Orientation and distance do not solely explain the occurrence of local coexpression

In yeast, there are several examples that divergently transcribed promoter regions are the cause of co-regulated neighboring genes (Korbel et al. 2004; Kruglyak and Tang 2000). If promoter sharing is an important mechanism for coexpression in the rice genome, divergently transcribed gene pairs should be over-represented in the sub-population of coexpressed pairs, compared to coexpressed pairs that are tandemly or convergently transcribed. For all three-orientation groups, the number of pairs and the number of coexpressed pairs in the rice genome were determined (Table 3). For each orientation group, the fraction of coexpressed pairs relative to the total number of pairs in that group was calculated (Table 3). None of the fractions are significantly different from each other using a statistical test for comparing population proportions (Ott and Longnecker 2001). The fraction of coexpressed divergent pairs in the MPSS data is the lowest of the three groups (Table 3). Therefore, shared promoter regions cannot solely explain the coexpression of adjacent genes.

Table 3 Orientation of coexpressed gene pairs

The physically closer two genes are, the higher the likelihood is that they are coexpressed due to either cis or trans-activation (Hershberg et al. 2005). Therefore, we determined the intergenic distance, defined as the sequence length in nucleotides from the annotated end of one gene to the annotated start of the neighboring gene, including UTRs when known, otherwise taking the start and stop site for translation. This distance was used to investigate whether it would explain the characteristics of local coexpression domains. In Fig. 2, the fraction of coexpressed pairs is plotted for each orientation and for each 1000-pair bin after sorting based on intergenic distance. The results show that the fraction of coexpressed pairs, irrespective of gene orientation, does not decrease with larger gene distance. When gene distance is defined as the sequence length from the start of one gene till the start of the next gene (Ren et al. 2005), the result is similar (data not shown). As a consequence, increasing intergenic distances do not seem to be a barrier for the occurrence of local coexpression and short intergenic distances do not favor coexpression. Therefore, intergenic distance does not solely explain local coexpression in the rice genome, as it did not in the Arabidopsis genome (Ren et al. 2005).

Fig. 2
figure 2

Gene distance does not solely explain the occurrence of coexpression. Gene distance, defined as the length in nucleotides from the annotated end of one gene to the annotated start of the next gene relative to the strand the genome that is given, with annotated start always smaller than the annotated end. X-axis is the averaged gene distance (in base pair) in each 1,000-pair bin. The Y-axis depicts the number of pairs (A, D), number of coexpressed pairs (B, E) and the fraction of coexpressed pairs (C, F), relative to the total number of pairs in each orientation (tan: tandem pairs; div: divergent pairs; con: convergent pairs) in each 1,000-pair bin

Functional categorization of coexpressed genes

To characterize the kind of genes that are present in the rice coexpression domains, the gene ontology (GO) developed for plants (GOslim; Berardini et al. 2004) was used. The GOslim ontology provides a controlled vocabulary to describe gene and gene product attributes in plants, focusing on three aspects of annotation: molecular function, biological process and cellular component. Each aspect has 15–16 categories with 4–5 categories having terms like “unknown” or “other”. To all pairs of genes, each aspect of the GOslim annotation was assigned.
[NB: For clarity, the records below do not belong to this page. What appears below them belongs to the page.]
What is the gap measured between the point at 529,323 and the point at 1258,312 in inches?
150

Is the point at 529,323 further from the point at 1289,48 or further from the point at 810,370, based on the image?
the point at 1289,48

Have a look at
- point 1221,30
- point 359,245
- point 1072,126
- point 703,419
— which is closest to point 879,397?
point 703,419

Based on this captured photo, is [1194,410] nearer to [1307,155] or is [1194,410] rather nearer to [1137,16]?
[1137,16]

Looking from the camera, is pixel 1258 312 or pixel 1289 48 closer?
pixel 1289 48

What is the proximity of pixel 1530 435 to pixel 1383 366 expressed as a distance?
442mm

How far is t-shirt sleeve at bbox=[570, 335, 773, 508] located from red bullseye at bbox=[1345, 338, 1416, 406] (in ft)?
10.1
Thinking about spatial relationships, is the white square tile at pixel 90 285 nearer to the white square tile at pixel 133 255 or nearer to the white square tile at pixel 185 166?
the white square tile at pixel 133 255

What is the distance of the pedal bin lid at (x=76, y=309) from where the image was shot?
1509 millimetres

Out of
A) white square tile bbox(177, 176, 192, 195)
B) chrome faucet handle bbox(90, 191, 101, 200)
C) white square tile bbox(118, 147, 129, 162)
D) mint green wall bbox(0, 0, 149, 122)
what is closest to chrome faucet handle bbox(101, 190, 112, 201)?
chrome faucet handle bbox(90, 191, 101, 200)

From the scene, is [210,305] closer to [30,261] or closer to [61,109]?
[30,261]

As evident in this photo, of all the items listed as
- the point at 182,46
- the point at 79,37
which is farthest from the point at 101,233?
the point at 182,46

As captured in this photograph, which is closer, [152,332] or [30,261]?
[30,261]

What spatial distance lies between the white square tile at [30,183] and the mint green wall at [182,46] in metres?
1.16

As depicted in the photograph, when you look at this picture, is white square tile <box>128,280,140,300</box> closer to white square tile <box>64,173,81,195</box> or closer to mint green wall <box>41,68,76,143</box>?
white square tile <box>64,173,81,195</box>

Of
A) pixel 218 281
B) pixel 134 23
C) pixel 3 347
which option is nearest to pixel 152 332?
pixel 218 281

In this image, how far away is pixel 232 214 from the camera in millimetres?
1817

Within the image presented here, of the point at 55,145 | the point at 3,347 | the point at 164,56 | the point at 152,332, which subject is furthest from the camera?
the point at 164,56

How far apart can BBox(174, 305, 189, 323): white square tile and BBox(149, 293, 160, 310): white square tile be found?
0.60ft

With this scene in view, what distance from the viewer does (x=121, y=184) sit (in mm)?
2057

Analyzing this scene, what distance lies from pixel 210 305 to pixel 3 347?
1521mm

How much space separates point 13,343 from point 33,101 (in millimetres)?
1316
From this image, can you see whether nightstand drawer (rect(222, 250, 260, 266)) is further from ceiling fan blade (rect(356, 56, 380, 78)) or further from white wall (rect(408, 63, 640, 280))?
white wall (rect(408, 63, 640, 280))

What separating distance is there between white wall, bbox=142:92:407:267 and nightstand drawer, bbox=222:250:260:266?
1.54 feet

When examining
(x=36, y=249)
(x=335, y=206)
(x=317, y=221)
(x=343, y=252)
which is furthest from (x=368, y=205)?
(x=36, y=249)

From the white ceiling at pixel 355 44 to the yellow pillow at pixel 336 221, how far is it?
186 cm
For each aspect, the number of pairs was determined for which both member genes were covered by a GOslim assignment. In addition, the number of pairs for which both member genes fall into the same well-defined categories (excluding the “unknown” and “other” subcategories) was determined. The fraction of the latter was compared between coexpressed pairs and non-coexpressed pairs to determine whether coexpressed pairs were enriched in the same categories (Table 4). In the MPSS data, the GOslim annotation coverage for both member genes in a pair is 22% for molecular function, 12% for biological process and only 3.4% for cellular component. In the MA data, these 3 percentages are: 25%, 13% and 3.7%, respectively. Comparing these figures with the GOslim coverage of the Arabidopsis genes (data from Ren et al. 2005, but updated to the TIGR5 annotation), which is ∼94% for all 3 aspects, shows that currently the rice genome is considerably less well annotated than the Arabidopsis genome. When comparing the coexpressed and non-coexpressed pairs in rice for the fraction of gene pairs falling into the same well-defined GOslim category, there is no significant difference (Table 4). Therefore, also in the rice genome coexpressed gene pairs are not enriched for the same functional category.

Table 4 Distribution of gene pairs over GOslim categories (Non-duplicated pairs)

Microsynteny of local coexpression domains between rice and Arabidopsis

The structural characteristics of local coexpression domains in rice and in Arabidopsis (Ren et al. 2005) are remarkably similar. This prompts the question whether such domains also share functional characteristics and possibly consist of the same or related genes. Microsynteny in local expression domains of these two genomes would reflect conservation of such domains. The Inparanoid Eukaryotic Orthologous database (O’Brien et al. 2005) was used to retrieve the current list of genes that are supposed to be orthologous between Arabidopsis (14,753 genes) and rice (12,428 genes), including all many-to-many relationships. The genes establishing coexpressed pairs based on MPSS expression data in either Arabidopsis (944 pairs including 116 duplicated pairs; data from Ren et al. 2005, but updated to the TIGR 5 annotation) or rice (584 pairs, including 146 duplicated pairs) were searched against these lists. This way, we aimed to identify the pairs of which both genes in the pair have an ortholog in the other plant and these orthologs are also coexpressed The analyses showed that there was not a single coexpressed pair in either Arabidopsis or rice of which both genes are orthologous to a gene of a coexpressed pair in the other species. Therefore, given the current annotation of the two genomes, there are no syntenic local coexpression domains between Arabidopsis and rice.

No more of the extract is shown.